Mas, apesar de sua imensa popularidade, as cápsulas de café têm sido o foco de muitas preocupações de sustentabilidade na última década. Pesquisas de uma marca de café do Reino Unido afirmam que das 39.000 cápsulas produzidas globalmente a cada minuto, 29.000 vão para algum aterro sanitário.
Os dois materiais mais comuns usados para fabricar cápsulas incluem alumínio e plástico. E embora o alumínio seja infinitamente reciclável, o número de cápsulas enviadas para os aterros não parece estar diminuindo significativamente.
Reinhard Trumme é o Diretor Autorizado da Golden Compound: uma empresa que usa cascas de sementes de girassol para produzir cápsulas de café recicláveis e compostáveis em casa.

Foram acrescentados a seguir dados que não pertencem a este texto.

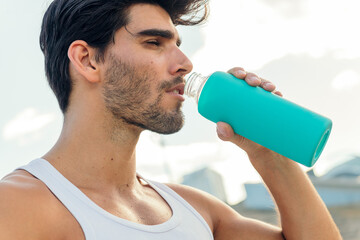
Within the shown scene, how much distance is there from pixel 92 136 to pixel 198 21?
3.71 feet

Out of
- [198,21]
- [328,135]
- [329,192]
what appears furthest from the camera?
[329,192]

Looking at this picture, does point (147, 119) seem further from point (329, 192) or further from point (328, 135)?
point (329, 192)

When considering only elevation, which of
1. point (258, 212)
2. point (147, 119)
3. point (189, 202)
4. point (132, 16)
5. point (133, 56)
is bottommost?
point (258, 212)

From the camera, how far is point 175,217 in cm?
184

“As cápsulas de alumínio têm uma imagem pública ruim por produzir altos volumes de resíduos, enquanto as cápsulas de plástico geralmente não são recicláveis”, explica.
Isso levou mais marcas a produzir cápsulas recicláveis, compostáveis e reutilizáveis para evitar contribuir para esses níveis crescentes de resíduos.
Mas Reinhard me diz que também surgem problemas com alternativas mais sustentáveis, mesmo quando aparentemente são descartadas corretamente. “Poucas cápsulas de base biológica se degradam completamente em plantas de compostagem industrial”, explica.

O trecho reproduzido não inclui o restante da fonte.